Prior to confirmation, the Court had set the general bar date for claim holders as July 8, 2019. The confirmed plan also provided that damages arising from the rejection of an executory contract or lease could be filed up to 30 days after the effective date of the plan. After the general bar date, but before the bar date for rejection damages, Valve Venture filed a proof of claim in the amount of $81,492.87 based on unpaid invoices from its pre-petition contract with Cornerstone which Value Venture believed was executory in nature.

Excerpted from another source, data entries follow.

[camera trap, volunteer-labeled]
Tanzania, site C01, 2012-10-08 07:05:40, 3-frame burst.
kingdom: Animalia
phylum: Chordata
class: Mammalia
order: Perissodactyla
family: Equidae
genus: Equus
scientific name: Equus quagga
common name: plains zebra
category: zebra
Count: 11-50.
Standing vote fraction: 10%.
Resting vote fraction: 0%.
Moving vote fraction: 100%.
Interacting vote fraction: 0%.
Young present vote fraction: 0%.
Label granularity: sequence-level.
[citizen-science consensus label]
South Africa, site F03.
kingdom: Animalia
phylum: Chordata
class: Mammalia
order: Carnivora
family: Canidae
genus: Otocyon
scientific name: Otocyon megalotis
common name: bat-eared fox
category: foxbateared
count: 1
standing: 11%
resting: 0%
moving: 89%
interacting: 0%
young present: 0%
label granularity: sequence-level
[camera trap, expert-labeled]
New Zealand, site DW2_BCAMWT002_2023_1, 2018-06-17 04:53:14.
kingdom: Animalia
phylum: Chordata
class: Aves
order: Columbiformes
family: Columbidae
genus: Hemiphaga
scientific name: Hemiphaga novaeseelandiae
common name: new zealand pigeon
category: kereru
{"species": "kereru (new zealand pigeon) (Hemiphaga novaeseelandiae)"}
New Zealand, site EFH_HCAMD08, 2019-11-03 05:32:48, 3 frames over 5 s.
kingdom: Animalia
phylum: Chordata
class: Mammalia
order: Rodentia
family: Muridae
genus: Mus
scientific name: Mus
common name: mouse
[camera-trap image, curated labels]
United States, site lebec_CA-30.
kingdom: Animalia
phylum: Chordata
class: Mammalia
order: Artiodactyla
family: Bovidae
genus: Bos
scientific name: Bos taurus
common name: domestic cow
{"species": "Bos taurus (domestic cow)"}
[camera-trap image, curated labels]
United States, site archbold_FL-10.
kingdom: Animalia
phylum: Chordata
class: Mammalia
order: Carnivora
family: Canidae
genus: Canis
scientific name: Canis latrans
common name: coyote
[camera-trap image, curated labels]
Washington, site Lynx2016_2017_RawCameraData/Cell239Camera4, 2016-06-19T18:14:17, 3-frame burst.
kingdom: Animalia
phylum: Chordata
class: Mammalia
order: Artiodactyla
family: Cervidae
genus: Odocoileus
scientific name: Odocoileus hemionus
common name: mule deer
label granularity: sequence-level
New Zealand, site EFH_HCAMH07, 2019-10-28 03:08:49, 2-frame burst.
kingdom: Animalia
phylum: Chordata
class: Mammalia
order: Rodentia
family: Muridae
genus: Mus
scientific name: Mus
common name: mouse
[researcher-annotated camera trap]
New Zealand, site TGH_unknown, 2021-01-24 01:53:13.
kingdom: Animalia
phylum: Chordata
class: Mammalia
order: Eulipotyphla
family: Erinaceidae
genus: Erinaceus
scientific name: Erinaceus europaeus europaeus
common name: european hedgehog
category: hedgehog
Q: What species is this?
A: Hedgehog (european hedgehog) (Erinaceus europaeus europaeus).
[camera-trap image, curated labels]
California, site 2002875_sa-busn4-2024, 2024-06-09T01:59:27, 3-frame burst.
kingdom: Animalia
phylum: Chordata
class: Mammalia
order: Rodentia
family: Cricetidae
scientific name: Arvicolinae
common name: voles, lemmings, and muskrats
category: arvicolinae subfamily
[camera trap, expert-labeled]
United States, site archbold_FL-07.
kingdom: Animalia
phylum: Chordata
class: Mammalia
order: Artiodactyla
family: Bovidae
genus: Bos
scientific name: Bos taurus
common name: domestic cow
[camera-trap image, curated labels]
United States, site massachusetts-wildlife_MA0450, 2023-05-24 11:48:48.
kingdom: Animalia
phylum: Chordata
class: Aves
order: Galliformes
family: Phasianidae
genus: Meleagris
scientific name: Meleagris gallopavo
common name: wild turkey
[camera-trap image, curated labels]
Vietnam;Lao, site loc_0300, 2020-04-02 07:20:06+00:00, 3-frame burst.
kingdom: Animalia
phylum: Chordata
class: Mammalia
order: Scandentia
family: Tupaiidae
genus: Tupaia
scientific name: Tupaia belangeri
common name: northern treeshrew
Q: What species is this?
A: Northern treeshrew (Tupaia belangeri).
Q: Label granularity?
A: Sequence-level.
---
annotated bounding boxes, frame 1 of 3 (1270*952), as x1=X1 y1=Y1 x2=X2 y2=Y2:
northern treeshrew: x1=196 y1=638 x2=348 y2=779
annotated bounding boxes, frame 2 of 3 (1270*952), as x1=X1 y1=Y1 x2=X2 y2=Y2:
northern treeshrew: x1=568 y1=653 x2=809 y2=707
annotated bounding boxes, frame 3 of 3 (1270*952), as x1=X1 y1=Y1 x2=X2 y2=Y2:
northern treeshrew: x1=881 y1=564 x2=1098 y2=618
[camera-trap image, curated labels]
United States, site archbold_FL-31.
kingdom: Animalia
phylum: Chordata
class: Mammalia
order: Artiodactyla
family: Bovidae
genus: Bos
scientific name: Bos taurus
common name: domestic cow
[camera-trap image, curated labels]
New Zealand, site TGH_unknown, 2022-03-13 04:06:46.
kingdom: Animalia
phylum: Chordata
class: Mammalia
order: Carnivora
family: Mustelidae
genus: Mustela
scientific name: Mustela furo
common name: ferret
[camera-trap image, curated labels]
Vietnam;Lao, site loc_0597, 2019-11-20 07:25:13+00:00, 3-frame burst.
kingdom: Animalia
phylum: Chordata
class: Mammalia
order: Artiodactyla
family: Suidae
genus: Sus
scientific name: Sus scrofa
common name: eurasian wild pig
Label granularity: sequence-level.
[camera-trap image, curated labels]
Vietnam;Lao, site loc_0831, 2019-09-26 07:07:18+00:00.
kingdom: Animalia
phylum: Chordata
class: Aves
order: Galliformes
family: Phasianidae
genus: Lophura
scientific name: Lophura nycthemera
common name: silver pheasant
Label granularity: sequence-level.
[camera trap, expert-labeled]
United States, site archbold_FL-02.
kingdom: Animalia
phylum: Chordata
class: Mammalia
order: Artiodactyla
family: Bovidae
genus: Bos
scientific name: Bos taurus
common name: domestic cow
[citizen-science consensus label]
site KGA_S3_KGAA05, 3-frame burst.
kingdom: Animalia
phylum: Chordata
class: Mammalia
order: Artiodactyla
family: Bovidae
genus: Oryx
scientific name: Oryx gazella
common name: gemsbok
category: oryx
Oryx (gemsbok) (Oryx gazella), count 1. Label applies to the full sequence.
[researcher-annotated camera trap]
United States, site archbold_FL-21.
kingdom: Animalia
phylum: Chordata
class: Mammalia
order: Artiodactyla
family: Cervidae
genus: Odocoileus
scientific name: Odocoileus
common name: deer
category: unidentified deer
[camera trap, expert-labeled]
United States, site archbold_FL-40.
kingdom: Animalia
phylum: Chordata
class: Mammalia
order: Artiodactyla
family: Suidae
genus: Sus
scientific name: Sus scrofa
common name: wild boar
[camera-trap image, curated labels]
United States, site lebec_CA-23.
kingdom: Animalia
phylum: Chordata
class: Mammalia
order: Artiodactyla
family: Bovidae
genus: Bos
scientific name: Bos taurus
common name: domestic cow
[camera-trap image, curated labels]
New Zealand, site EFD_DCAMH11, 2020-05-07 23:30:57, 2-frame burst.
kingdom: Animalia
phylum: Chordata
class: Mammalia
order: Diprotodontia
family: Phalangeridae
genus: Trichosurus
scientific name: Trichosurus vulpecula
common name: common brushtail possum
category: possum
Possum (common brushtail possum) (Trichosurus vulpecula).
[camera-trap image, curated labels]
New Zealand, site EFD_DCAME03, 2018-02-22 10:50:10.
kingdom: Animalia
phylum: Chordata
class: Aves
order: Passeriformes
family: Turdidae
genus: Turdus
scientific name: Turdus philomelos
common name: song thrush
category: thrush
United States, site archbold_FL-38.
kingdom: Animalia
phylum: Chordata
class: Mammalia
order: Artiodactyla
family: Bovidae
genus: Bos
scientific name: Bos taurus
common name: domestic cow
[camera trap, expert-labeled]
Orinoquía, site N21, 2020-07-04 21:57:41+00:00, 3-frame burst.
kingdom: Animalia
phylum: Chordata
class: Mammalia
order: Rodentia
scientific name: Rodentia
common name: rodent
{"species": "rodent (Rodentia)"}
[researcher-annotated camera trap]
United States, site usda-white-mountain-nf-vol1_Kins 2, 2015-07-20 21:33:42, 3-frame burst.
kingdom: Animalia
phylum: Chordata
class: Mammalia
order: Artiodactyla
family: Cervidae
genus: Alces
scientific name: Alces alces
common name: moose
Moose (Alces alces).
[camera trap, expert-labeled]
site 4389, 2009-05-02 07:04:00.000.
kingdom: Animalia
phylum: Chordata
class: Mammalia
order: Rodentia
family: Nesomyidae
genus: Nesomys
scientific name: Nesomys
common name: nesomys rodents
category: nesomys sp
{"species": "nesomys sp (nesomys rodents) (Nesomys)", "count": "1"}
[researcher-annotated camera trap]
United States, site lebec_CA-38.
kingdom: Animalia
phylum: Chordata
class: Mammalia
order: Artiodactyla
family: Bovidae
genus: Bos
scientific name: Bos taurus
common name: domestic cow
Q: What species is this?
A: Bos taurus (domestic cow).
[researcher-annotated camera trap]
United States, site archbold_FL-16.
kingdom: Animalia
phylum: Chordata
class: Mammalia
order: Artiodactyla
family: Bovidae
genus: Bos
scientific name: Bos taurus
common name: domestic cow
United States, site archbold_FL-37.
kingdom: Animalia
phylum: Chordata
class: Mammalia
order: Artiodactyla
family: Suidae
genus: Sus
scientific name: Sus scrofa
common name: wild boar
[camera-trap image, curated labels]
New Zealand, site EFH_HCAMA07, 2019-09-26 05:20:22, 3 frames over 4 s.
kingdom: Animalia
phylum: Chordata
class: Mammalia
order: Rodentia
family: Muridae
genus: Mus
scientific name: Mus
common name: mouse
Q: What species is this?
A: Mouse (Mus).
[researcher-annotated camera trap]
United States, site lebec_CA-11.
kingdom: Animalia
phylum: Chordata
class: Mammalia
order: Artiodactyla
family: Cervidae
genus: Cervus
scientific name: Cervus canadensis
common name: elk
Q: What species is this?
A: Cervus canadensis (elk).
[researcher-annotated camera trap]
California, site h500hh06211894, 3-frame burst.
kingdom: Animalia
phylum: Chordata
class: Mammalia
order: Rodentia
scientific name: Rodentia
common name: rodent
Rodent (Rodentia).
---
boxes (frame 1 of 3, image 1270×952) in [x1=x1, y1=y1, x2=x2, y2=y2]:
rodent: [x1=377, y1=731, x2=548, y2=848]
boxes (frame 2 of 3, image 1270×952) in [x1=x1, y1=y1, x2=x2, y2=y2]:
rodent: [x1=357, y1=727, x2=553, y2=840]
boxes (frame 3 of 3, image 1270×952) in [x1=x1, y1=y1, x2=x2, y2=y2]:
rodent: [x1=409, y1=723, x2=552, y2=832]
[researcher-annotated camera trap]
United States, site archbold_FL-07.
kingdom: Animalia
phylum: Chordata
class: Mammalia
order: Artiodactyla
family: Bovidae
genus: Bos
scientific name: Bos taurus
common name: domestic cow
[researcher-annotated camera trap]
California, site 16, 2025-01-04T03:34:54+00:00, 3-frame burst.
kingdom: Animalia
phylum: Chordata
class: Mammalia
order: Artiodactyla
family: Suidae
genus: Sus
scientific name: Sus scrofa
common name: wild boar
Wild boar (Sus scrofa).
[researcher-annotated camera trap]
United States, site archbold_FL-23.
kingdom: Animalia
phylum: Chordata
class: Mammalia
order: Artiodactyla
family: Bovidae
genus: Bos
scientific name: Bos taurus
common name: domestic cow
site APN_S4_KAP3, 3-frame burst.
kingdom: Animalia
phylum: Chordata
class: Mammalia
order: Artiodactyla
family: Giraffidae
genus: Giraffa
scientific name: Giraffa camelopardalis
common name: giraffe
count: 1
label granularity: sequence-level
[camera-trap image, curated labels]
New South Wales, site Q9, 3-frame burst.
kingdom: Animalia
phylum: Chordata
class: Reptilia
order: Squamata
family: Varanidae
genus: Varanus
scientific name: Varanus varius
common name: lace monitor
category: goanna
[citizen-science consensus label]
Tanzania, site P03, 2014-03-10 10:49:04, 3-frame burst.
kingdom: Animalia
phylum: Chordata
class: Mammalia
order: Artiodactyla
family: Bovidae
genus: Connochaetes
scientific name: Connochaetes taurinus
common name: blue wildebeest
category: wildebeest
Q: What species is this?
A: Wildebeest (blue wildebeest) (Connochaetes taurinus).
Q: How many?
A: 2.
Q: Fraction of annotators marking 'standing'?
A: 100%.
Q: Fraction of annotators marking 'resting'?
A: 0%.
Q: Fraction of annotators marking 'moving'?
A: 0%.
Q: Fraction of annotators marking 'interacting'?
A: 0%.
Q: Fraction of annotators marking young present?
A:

The plan paid a 20% dividend to unsecured creditors, but not to Valve Venture. The bankruptcy court explained that the timing of the contract issues and the parties’ course of performance made the contract non-executory. Relevant to this conclusion was Valve Venture’s August 28, 2018 acknowledged performance of its obligation, in which it insisted it was not at fault, and that Cornerstone was obligated to perform on five open sale orders. The next day, Cornerstone communicated to Valve Venture that it would consider the five open sale orders canceled unless Valve Venture changed the current payment terms. On September 3, 2018, Valve Venture again insisted that Cornerstone must pay because Valve Venture had already accomplished the terms of the contract.
Quoting In re C&S Grain Co., 47 F.3d 233, 237 (7th Cir. 1995), Judge Isgur stated that “in the face of clear evidence of an intent to repudiate, the non-repudiating party is no longer under an obligation to perform. Because one party is not obligated to perform, the contract is no longer executory as defined in bankruptcy.” Whether or not Cornerstone was justified in canceling the remaining orders, the bankruptcy court stated that the “effect was a repudiation of the contract by Cornerstone … [as] the parties’ course of performance shows that there were not remaining material obligations on both sides.” The bankruptcy court further noted that wrong or not, Cornerstone’s conduct left Valve Venture knowing that it had no reasonable basis to believe Cornerstone still sought performance of the contract, or that Cornerstone would pay the remaining invoices in full. Likewise, Cornerstone did not expect Valve Venture to inspect or ship canceled orders. “Because the contract was not executory, Valve Venture was not justified in waiting until the executory contract bar date to file its Proof of Claim.” Id. at 6. Thus, there existed nothing for the debtor to assume or reject.1
Though Valve Venture did not retain its present counsel until after the general bar date, Judge Isgur noted that its initial counsel encouraged the creditor to find an actual bankruptcy attorney to advise on the executory nature of the contract, the filing of a proof of claim, and the bankruptcy in general. Sage advice, indeed.
1Though some courts disagree as to whether a repudiated contract is no longer executory, they reached their decisions out of concern that pre-petition repudiations should not limit a debtor’s ability to assume an executory contract. See In re Kemeta, LLC, 470 B.R. 304 (Bankr. D. Del. 2012). Such was not the case for Cornerstone.